We would like to invite you to the second seminar in the Technical Art History Series: Digital Imaging Methods for Cultural Heritage. This seminar consists of two lectures given by Aleksandra Pizurica (Gent University) and Geert van der Snickt (University of Antwerp).
Please join us for these lectures on Tuesday May 25, at 15.00-17.30 hrs CET.
By scanning the QR code on the poster or by clicking on the button below, the registration form will open in your browser.

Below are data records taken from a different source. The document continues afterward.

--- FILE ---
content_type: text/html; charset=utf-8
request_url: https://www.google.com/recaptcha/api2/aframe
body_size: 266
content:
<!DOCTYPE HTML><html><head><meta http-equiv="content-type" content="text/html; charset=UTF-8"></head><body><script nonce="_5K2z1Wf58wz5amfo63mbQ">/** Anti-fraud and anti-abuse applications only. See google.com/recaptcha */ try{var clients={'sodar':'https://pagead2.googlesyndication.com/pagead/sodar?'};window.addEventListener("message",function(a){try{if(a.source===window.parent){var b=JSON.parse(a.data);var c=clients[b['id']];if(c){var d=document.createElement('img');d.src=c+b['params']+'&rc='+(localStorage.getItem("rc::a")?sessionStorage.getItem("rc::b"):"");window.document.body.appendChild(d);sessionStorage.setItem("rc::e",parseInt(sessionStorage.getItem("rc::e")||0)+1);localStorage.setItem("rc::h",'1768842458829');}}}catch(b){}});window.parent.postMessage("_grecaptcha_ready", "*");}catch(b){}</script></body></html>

The Venice Center for Digital and Public Humanities, together with CWI Amsterdam and the Netherlands Institute for Conservation+ Art+ Science+, are organising a short series of lectures on object-based research, including virtual letter unfolding, digital art restoration, 3D modeling and software for the analysis of diverse data forms, with the aim to stimulate collaborations and scientific discussion on Cultural Heritage challenges in the digital world.
The presenters are:
► Aleksandra Pizurica – Artificial intelligence in art conservation and preservation: Experience from the Ghent Altarpiece
Art conservation relies increasingly on multidisciplinary research including new sensing technologies and techniques for analysing multimodal data. In this talk we address important challenges for computer vision systems in automatic detection of cracks and paint losses as well as in overpaint detection and virtual restoration. We shall present our results in applying AI techniques to these problems, making use of multimodal acquisitions of paintings. The focus will be on the case study of the Ghent Altarpiece and on the experience gained from a multidisciplinary collaboration in the framework of the recent major research and conservation campaign conducted on the Hubert and Jan Van Eyck’s masterpiece.
Aleksandra Pizurica is Professor in statistical imaging modelling at Ghent University, where she is also leading the research group Artificial Intelligence and Sparse Modelling. Her research is at the intersection of image processing, machine learning and information theory, and has been reported in more than 350 scientific publications including more than 80 journal papers. She served as an Associate Editor for the IEEE Transactions on Circuits and Systems for Video Technology (2016-2019) and an Associate Editor and a Senior Area Editor for the IEEE Transactions on Image Processing from 2012 to 2016 and from 2016 to 2019, respectively. In 2015, she received the bi-annual Scientific Prize “de Boelpaepe” from the Royal Academy of Science, Letters and Fine Arts of Belgium for her contributions to statistical image modeling and applications to digital painting analysis.
► Geert van der Snickt – Macro Scale Chemical Imaging on works by Van Eyck
In this work, we discuss how non-invasive macro scale imaging experiments had a direct impact on the choices made during the conservation treatment of the Ghent Altarpiece by the KIK-IRPA. As part of an accompanying extensive technical study, the entire surface of the panels of the reverse side of the outer wings and the lower register were subject to chemical imaging experiments. In particular, the elemental maps demonstrated how the paintings had been largely overpainted during an early restoration campaign. The extent of this intervention had never been detected with traditional imaging techniques such as X-Ray Radiography and Infrared Re ectography. In addition, MA-XRF maps
established unequivocally the relative good condition of the original scenes by visualizing the paint losses in the concealed original paint. This finding sustained the much debated choice for removal of the overpaint. A newly developed imaging technique, Macro X-ray Powder Diffraction was field-tested during the second phase of the treatment, and supplied preliminary results that show promise for the upcoming third and last phase, focusing on the upper register with crucial panel such as the Deity and Mary. In the meantime, MA-XRF imaging on other works by Van Eyck, such as Canon Van der Paelen and the portrait of his wife Margaretha, revealed new insights in the buildup of the composition.
Geert Van der Snickt received his Master in Conservation-Restoration in 2003 at the University of Antwerp. Shortly after, he affiliated with the Department of Chemistry of the same institute. In 2012, he successfully defended a PhD thesis entitled: “James Ensor’s Pigments Studied by Means of portable and synchrotron radiation-based analysis: identification, evolution and degradation”. From 2014 to 2018 he held a Chair on Chemical Imaging for the Arts within the same group. In 2019, he returned to the Conservation- Restoration department by accepting a position as tenure track professor. As a cultural heritage scientist, his work focuses on synchrotron radiation-based analysis and the application of chemical imaging techniques for non-invasive characterisation of paintings and art materials.